The plan Republicans passed Tuesday would increase state funding by $36.8 million in the next budget, which is about $13 million more than Gov. Tony Evers proposed.

Under the GOP corrections proposal, the starting salary for corrections officers would go from $16.65 per hour to $19.03 per hour. Evers’ budget would have increased starting correction officer pay to $18.59 per hour.

“This is an important part of an investment that we need to make in corrections to both address the shortages in staffing as well as acknowledge the value and the importance of our staff that run these facilities,” said Rep. Mark Born, R-Beaver Dam.

Outside of the budget process, the Evers administration had already approved $5-per-hour raises at a handful of institutions like Waupun where the vacancy rates were highest. The GOP motion would withhold extra funding from those facilities in the first year of the upcoming budget.

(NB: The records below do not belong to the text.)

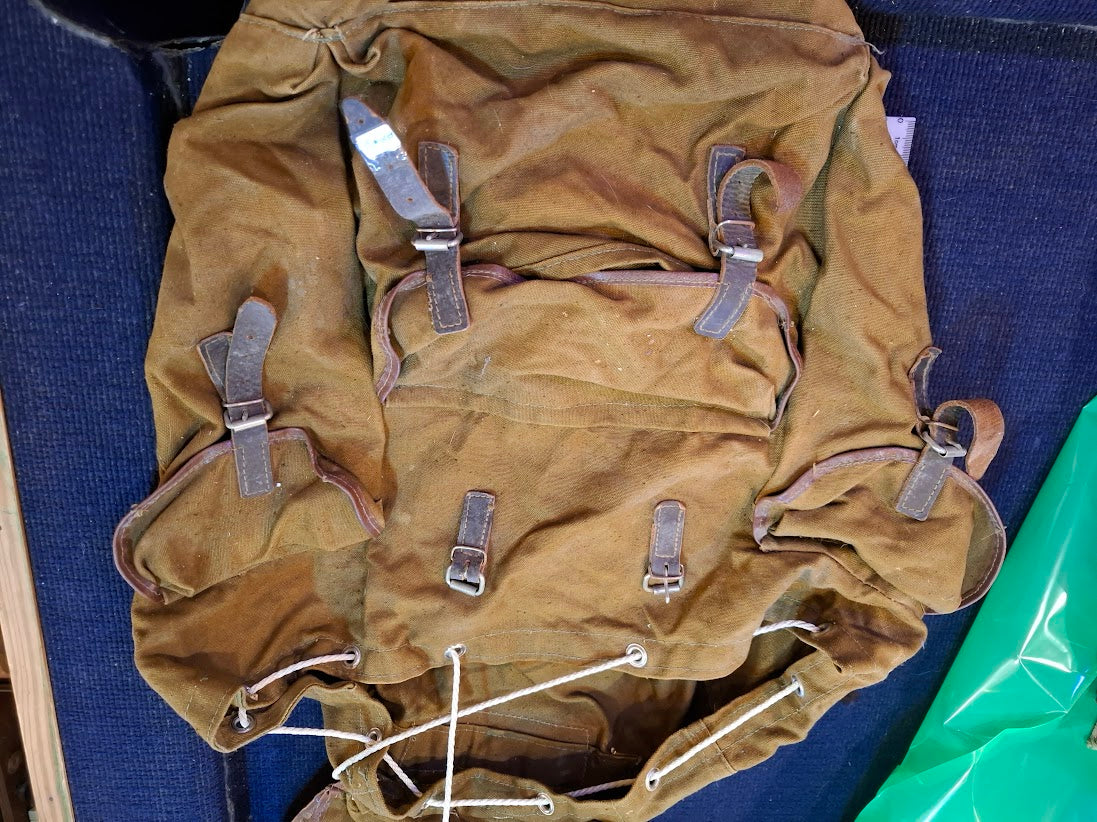 Old British Military Backpack [ARM10164]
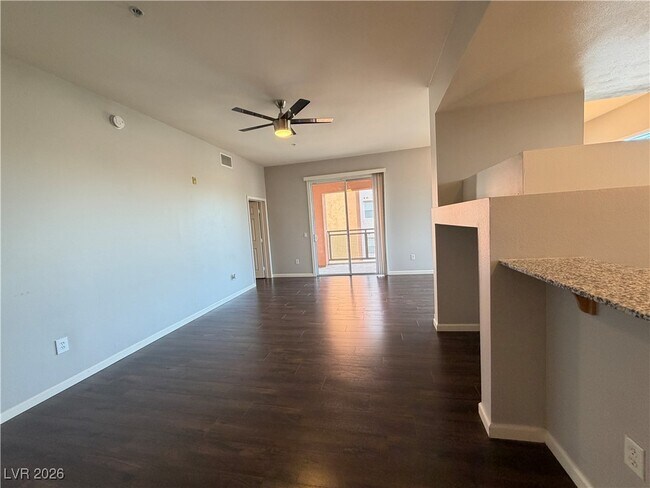 Building Photo - 23 E Agate Ave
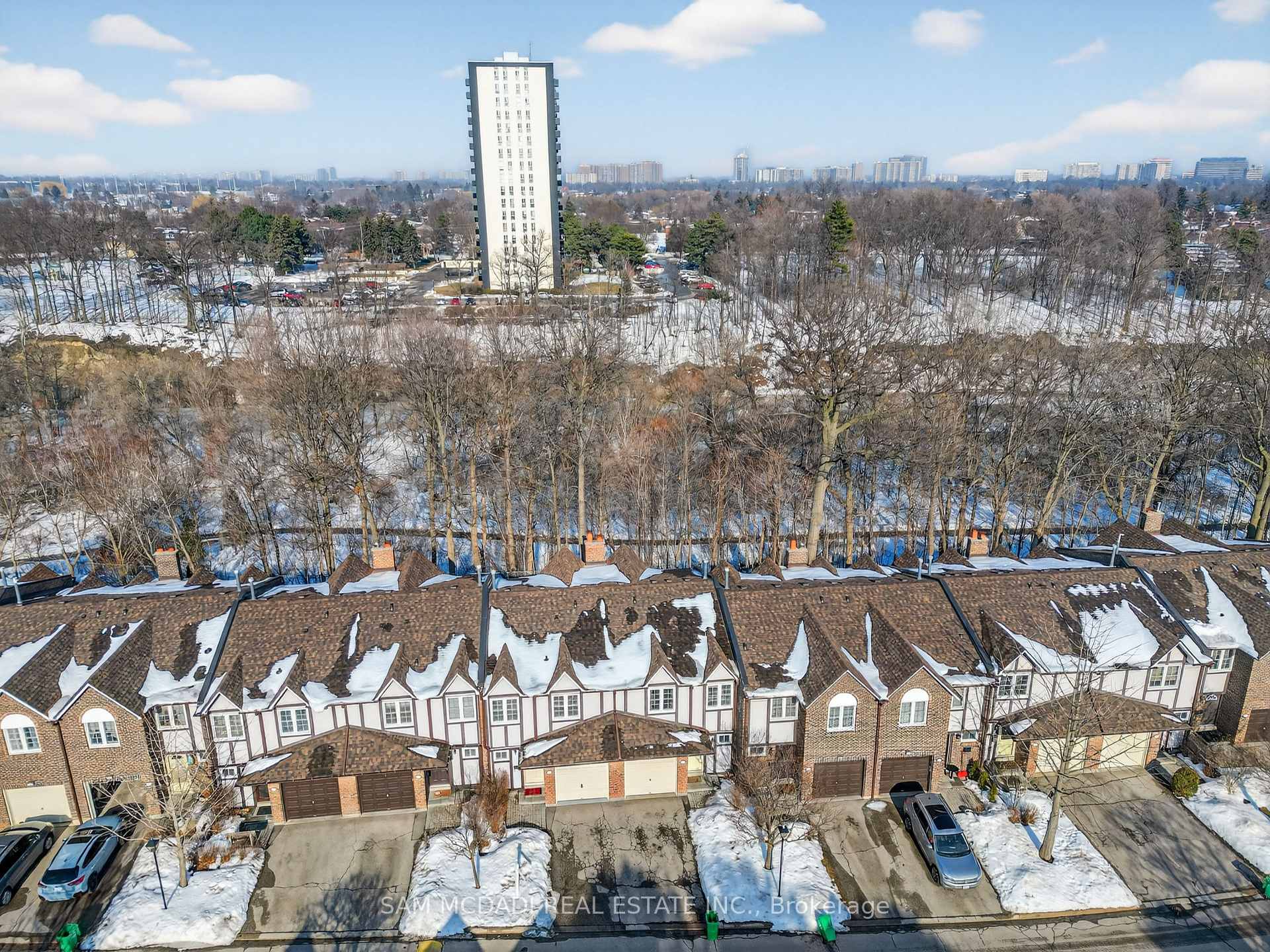 2120 Rathburn Road E 43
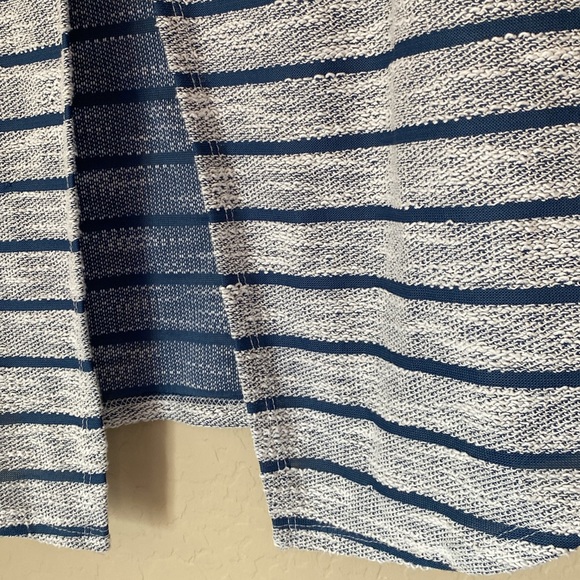 Easel, medium, striped open-back top - Picture 7 of 7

Some Republicans criticized Evers for offering raises to some institutions and not others, saying the governor was punishing facilities that had done a good job.

Democrats, like Rep. Evan Goyke, D-Milwaukee, disputed that, saying Evers was doing what he could to address vacancies that had skyrocketed during the eight-year administration of former Republican Gov. Scott Walker.

“This was, and has been, a growing and festering problem that has gone unsolved by the majority party over their time in the majority with a Republican governor,” Goyke said.

In addition to the targeted funding for corrections officers, the committee’s action Tuesday would set aside funding for a pair of 2-percent wage increases for all state workers.

The first 2-percent increase would take effect on Jan. 1, 2020 and the second 2-percent increase would take effect on Jan. 1, 2021. For purposes of disclosure, the general wage increases would affect employees of Wisconsin Public Radio.

Republicans didn’t approve another Evers initiative that would have spent about $8 million on market wage and parity adjustments.

Both salary proposals would need to be approved by the full Legislature. The pay plan increase would also need to be approved by a special committee that oversees state pay adjustments.